─── Reading passage
My team discovered a bug recently that had been around in our daily builds a while.  We did a retrospective after the fact and found some interesting facts.  We had a test case covering the scenario, and it had been passing with no problems over the past several weeks.  There were no bugs in the test automation – it reliably did exactly what we wanted it to do.  The scenario even had 100% code coverage via test automation.

So what went wrong?

The problem was that running the scenario once worked fine, but it left behind some side-effects in the system that caused it to fail it you executed the scenario again.  So the next time you ran it (and every time after that), the user was presented a nice unhandled exception message rather than completing the task they were attempting.

How did we find the bug?  Since the daily build had passed initial tests, one of our engineers picked it up to do some “real world” exploratory testing.  As soon as he tried to do something “real” with the build, he quickly ran into the problem.  This scenario was one that any real user would almost certainly execute multiple times under normal operating conditions.
──────
- **Your objective**:
Please repeat the passage from the post about the daily-build bug, starting with "My team discovered" and going on through "what went wrong?".
─── Entries provided
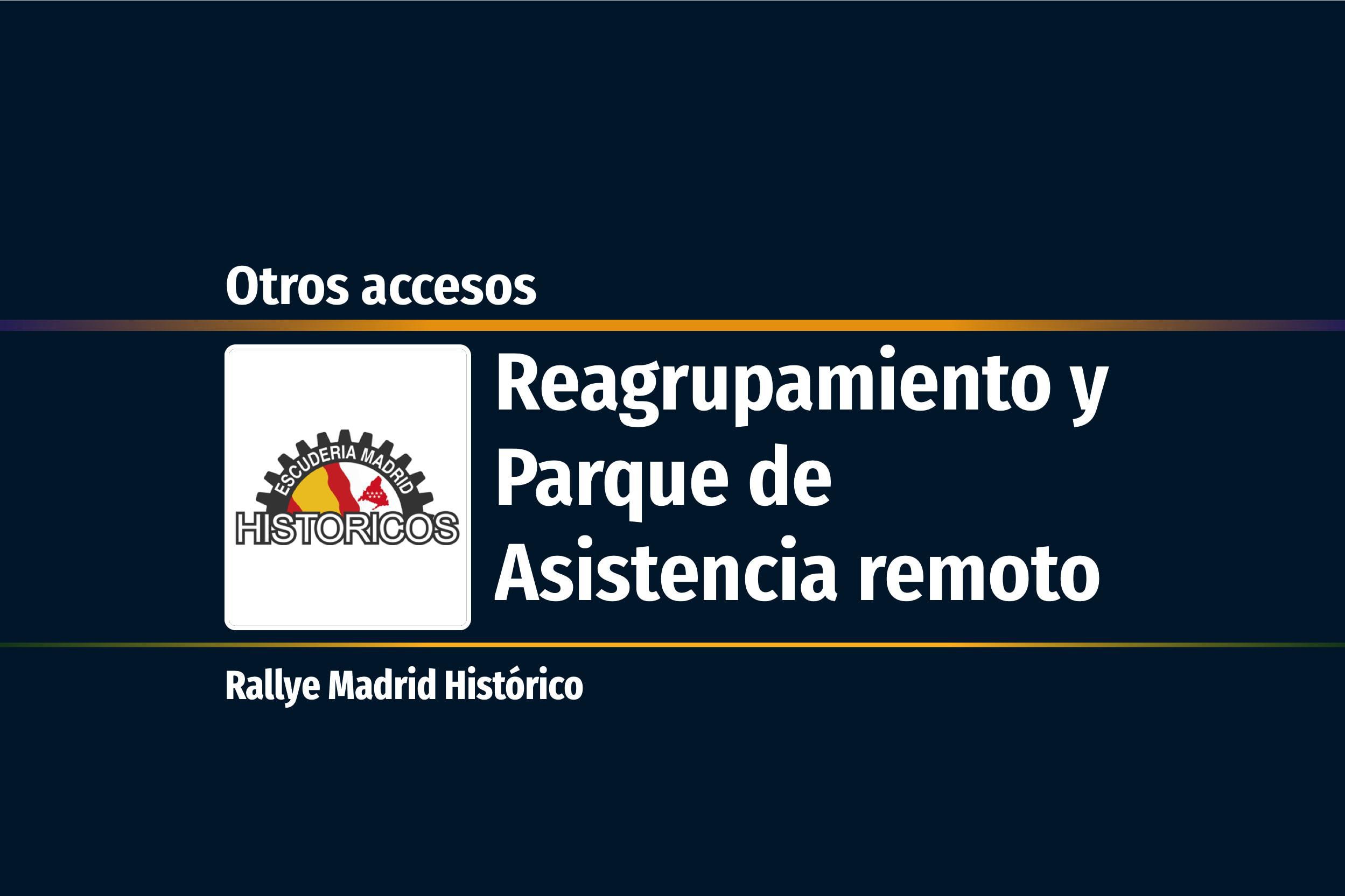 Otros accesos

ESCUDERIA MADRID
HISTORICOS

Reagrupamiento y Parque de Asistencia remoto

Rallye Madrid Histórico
──────
─── Entries provided
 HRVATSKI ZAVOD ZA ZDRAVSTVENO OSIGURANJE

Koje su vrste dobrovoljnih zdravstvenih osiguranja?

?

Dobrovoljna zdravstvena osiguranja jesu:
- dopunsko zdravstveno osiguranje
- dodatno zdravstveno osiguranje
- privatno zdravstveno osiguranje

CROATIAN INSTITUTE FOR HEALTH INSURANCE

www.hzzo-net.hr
──────
- **Reply to the task**:
My team discovered a bug recently that had been around in our daily builds a while.  We did a retrospective after the fact and found some interesting facts.  We had a test case covering the scenario, and it had been passing with no problems over the past several weeks.  There were no bugs in the test automation – it reliably did exactly what we wanted it to do.  The scenario even had 100% code coverage via test automation.

So what went wrong?